The strategy has worked well so far. The pair has been married for nearly 24 years and live together with their dog, Lily, at the Oaks at Daniel Island.
“We try to stay away from anger,” Lloyd noted.
“We don’t really have any of that,” Susie said.
Their love story began during childhood, where they grew up around each other. Susie, 82, reminisced, “We’ve known each other since we were kids. Lloyd’s youngest sister was one of my best friends.” Lloyd, 85, shared how the connection grew over time, saying, “Susie was beautiful, fun, and hard to catch.”
Their courtship, rooted in familiarity and laughter, laid the foundation for a union built on communication, trust, and honesty. The Lawrences credit these pillars to their happy marriage. “Being able to laugh is a big one,” Susie said, echoing Lloyd’s sentiments of approval, acceptance, and respect.
The duo pointed out that relationships should be a dance of understanding and synchrony. “Susie can often answer for me because she knows where I am and what I’m going to say, and vice versa,” Lloyd laughed.
Navigating through life’s ebbs and flows, they keep the romance alive through surprises and shared experiences, like sailing, eating dinner outside, and driving down to the beach. Susie said it’s the little things that count the most.

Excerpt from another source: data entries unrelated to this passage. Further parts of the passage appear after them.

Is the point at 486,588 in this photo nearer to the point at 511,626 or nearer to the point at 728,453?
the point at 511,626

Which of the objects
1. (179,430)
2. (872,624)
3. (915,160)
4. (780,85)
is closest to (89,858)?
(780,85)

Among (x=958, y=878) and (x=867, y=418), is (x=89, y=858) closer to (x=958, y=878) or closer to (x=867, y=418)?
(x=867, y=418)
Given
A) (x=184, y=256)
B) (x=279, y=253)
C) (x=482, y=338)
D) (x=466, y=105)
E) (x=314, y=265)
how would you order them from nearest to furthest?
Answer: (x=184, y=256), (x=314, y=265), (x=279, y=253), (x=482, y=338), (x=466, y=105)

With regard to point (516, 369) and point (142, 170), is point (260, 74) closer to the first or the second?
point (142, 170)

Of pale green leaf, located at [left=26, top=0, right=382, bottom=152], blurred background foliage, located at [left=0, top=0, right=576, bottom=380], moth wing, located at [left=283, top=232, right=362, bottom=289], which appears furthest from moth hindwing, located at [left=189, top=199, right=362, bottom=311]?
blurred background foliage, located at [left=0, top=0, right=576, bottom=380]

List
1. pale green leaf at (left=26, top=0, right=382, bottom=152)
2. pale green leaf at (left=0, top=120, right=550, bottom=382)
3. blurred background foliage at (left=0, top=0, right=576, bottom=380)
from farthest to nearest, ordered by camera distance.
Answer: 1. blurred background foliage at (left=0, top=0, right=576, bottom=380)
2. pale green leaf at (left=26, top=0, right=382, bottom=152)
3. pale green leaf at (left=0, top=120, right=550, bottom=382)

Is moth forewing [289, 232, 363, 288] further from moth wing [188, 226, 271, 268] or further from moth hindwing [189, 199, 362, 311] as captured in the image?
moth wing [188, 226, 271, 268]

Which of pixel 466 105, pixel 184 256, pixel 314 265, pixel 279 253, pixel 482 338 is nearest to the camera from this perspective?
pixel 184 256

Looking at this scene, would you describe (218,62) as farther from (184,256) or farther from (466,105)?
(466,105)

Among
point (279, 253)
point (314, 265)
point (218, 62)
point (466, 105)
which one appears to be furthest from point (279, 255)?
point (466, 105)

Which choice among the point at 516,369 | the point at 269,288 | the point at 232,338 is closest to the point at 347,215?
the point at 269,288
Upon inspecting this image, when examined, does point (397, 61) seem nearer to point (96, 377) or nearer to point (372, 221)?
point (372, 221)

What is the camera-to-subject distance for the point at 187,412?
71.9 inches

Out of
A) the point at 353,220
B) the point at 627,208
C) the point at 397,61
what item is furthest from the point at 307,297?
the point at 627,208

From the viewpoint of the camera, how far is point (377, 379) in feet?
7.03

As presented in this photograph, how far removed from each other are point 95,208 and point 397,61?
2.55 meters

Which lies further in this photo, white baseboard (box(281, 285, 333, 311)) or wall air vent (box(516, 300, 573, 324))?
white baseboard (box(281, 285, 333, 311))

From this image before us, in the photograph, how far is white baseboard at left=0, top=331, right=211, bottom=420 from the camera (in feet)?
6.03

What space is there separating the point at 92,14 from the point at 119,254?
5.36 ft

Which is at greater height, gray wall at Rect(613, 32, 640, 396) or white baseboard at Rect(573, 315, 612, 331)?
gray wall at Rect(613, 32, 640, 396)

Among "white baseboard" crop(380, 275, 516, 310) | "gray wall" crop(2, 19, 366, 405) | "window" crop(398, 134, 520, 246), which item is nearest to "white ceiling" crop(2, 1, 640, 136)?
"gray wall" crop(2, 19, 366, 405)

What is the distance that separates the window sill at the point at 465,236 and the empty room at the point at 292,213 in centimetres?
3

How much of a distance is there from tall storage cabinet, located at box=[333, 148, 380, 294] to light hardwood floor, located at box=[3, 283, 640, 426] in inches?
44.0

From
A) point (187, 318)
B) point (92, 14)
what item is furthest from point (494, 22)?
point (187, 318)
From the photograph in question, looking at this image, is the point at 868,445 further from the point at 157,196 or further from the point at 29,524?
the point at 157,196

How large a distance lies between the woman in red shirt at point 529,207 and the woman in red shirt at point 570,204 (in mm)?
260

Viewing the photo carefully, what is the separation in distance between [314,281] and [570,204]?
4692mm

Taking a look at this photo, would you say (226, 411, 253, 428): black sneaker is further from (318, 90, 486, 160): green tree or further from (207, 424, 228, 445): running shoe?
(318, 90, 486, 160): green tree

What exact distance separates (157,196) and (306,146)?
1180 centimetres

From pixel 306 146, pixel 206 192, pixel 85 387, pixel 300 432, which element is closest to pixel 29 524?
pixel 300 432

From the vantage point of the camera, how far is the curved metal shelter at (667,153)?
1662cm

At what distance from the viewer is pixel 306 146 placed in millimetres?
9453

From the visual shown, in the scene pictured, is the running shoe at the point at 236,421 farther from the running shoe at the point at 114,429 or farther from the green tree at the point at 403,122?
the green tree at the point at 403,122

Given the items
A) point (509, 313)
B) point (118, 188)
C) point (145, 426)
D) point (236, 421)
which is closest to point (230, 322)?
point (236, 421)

Their best advice to couples just starting out is to keep open discussions during times of conflict. “You can’t overtalk. You need to be able to say your whole thought and get it out there and exchange it.” Susie nodded in agreement, saying, “You always have to feel safe around your partner and feel free to say things.”
The couple shares many grandchildren between Susie’s two kids and Lloyd’s four kids. They share their advice in hopes it will resonate with newlyweds or couples beginning their journey together.
Barbara Martin, a fellow resident of the Oaks at Daniel Island, unfolded the love story between her and her late husband. Meeting at a Christmas party, their encounter sparked a span of phone calls, dates, and good conversation. Despite his studying overseas, their relationship continued over a series of love letters.
Martin, 86, married her husband in 1964. As she recounted the tale of their lifelong romance, she reflected on the importance of honesty. “We both always said what was on our mind and tried to be honest with each other.”
Pointing to what made their marriage work, Martin noted their shared values and religion. She emphasized the significance of open communication about important matters, including finances, as a key to a successful marriage.
Navigating life’s conflicts, Martin advised, “Try not to go to bed angry. Try to resolve it before saying goodnight. It’s not a good idea to let things linger around.”
Martin and her late husband raised four children together, and their unity in approaching parenting is what she said strengthened their connection. “Being able to approach different things with [the children] on the same level was important so that we weren’t contradicting each other.”
As Valentine’s Day approaches, perhaps we can all learn something from these longtime valentines: Be honest, find humor, address anger, share values, and raise children consistently.